_TEXTO SELECCIONADO_
El Ministerio de Sanidad, junto con las correspondientes consejerías de las Comunidades Autónomas, está estudiando la prohibición de la venta en colegios de bollos, chucherías, refrescos y demás alimentos cuyo consumo parece ser una de las causas del problema de la obesidad y el sobrepeso que, según las estadísticas, afecta ya a muchos niños en España.
Las facetas económicas de este asunto son muchas. Por un lado están las dificultades que una prohibición como ésta podría causar a las empresas productoras de chucherías y refrescos. Es cierto que el negocio de estas empresas en los centros escolares no es una parte sustancial del total de sus ventas, pero es fácil suponer que una medida como la planteada tendría consecuencias notables sobre la percepción que los consumidores tienen de estos productos.

_DESCRIPCIÓN DE TAREA_
Reproduce sin cambios el fragmento del texto sobre la venta de chucherías en los colegios que va de "El Ministerio de" a "de estos productos.".

_DATOS PROPORCIONADOS_
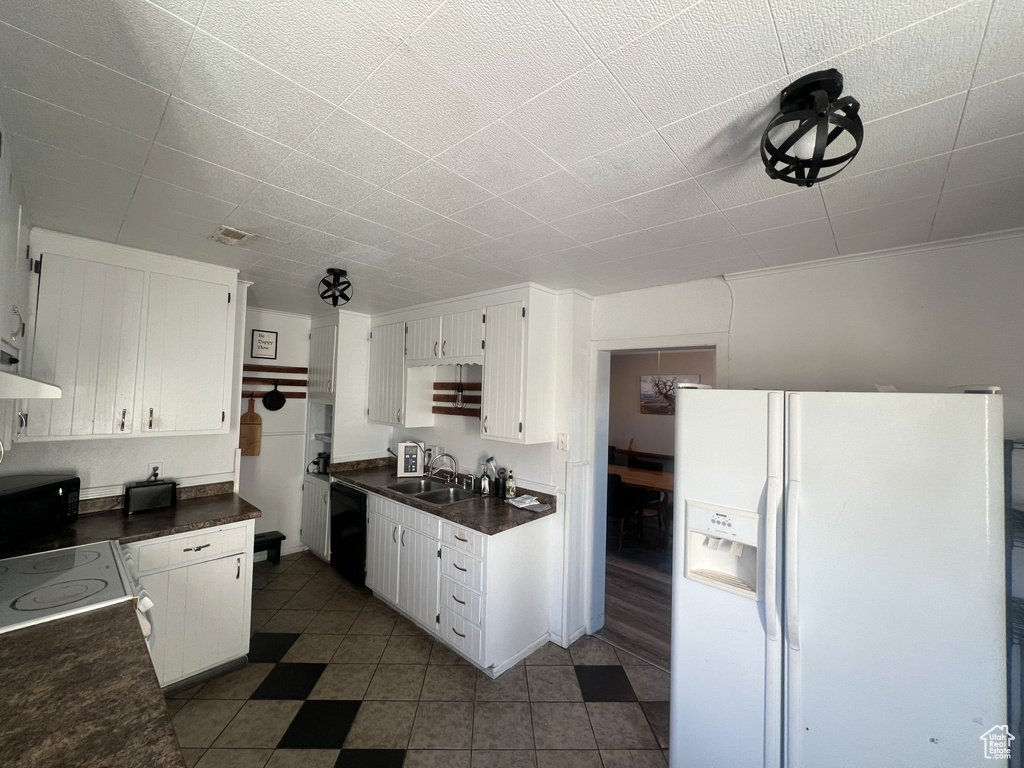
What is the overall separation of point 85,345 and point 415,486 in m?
2.23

_SOLUCIÓN PROPUESTA_
El Ministerio de Sanidad, junto con las correspondientes consejerías de las Comunidades Autónomas, está estudiando la prohibición de la venta en colegios de bollos, chucherías, refrescos y demás alimentos cuyo consumo parece ser una de las causas del problema de la obesidad y el sobrepeso que, según las estadísticas, afecta ya a muchos niños en España.
Las facetas económicas de este asunto son muchas. Por un lado están las dificultades que una prohibición como ésta podría causar a las empresas productoras de chucherías y refrescos. Es cierto que el negocio de estas empresas en los centros escolares no es una parte sustancial del total de sus ventas, pero es fácil suponer que una medida como la planteada tendría consecuencias notables sobre la percepción que los consumidores tienen de estos productos.